This is a time of transition, a fresh start and opportunities to make changes. To mark the occasion, here are some ideas about managing transitions into leadership roles.
- Move into the role mentally and let go of the past. It is comfortable and confidence boosting to keep doing what you know how to do but the new role will almost certainly require you to take on different tasks and to learn new skills and behaviours. An assessment of your strengths, weaknesses and problem solving preferences can be invaluable in identifying immediate development needs.
- Don’t make the mistake of arriving with “the answer” or “the right way to do things”. Find out what you need to know about your organisation, department and team. What are the important questions you need to ask and where can you find the answers? A genuine willingness to listen can increase your credibility and influence. Start to develop your long term goals and priorities.
- Look for ways of securing “early wins” to energise people and build your credibility. During this transition period, stay focused on one or two promising areas or issues and concentrate on turning these into your “wins”. Try to ensure these early successes will help your longer term goals.
- Establish the relationship with your boss and take responsibility for making it work. Start immediately to understand and manage expectations. If possible, get some time to do your diagnosis of the situation/issues first and develop an action plan, rather than be pressured into taking some immediate action or decisions. Find out your boss’s way of working. How will you communicate? What decisions do you need to consult on? What are the implications of any differences in styles?

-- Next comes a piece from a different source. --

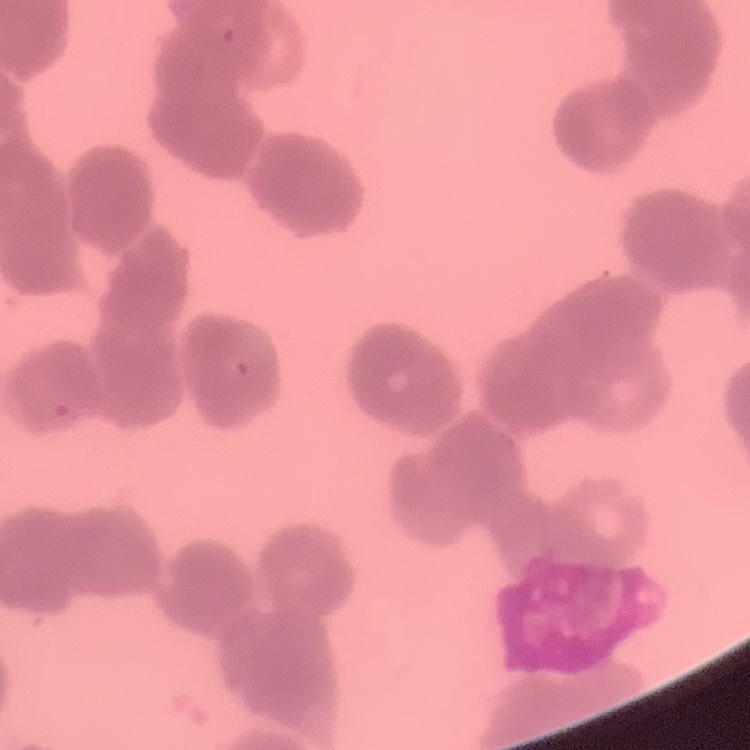
Summary:
  - Red blood cell morphology: rouleaux formation
  - Image type: one tile cut from a larger photomicrograph
  - Stain: Field's or Giemsa
  - Preparation: thin peripheral smear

- Build your team. Get to know them. What are the team dynamics? Who are the stars? Who is underperforming? Are there gaps in necessary competencies? How is the work organised? You may need to consider restructuring the team, changing roles around and creating a development plan. Consider the most appropriate timing for any team building activity. Sometimes it is better to wait until you have made any important changes and have your core team in place.

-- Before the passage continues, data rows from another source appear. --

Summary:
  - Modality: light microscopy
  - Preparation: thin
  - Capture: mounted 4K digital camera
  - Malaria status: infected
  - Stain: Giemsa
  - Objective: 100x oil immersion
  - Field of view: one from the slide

- Build relationships with your peers. Often, the focus of relationship building is upwards with the boss and downwards with direct reports. However, at some point, you will need the support of peers and those outside the organisation. A useful way to start this process is to ask your boss for a list of up to 10 main people who you should get to know and then set up early introductory meetings. It is never a good idea to approach people for the first time when you need something from them. The transition into a leadership role can be liberating, exciting and energising. It may also be problematic - even painful - involving letting go, developing new patterns of thinking and developing a new identity as a leader. However, with some deep thinking and careful planning, you can successfully step up.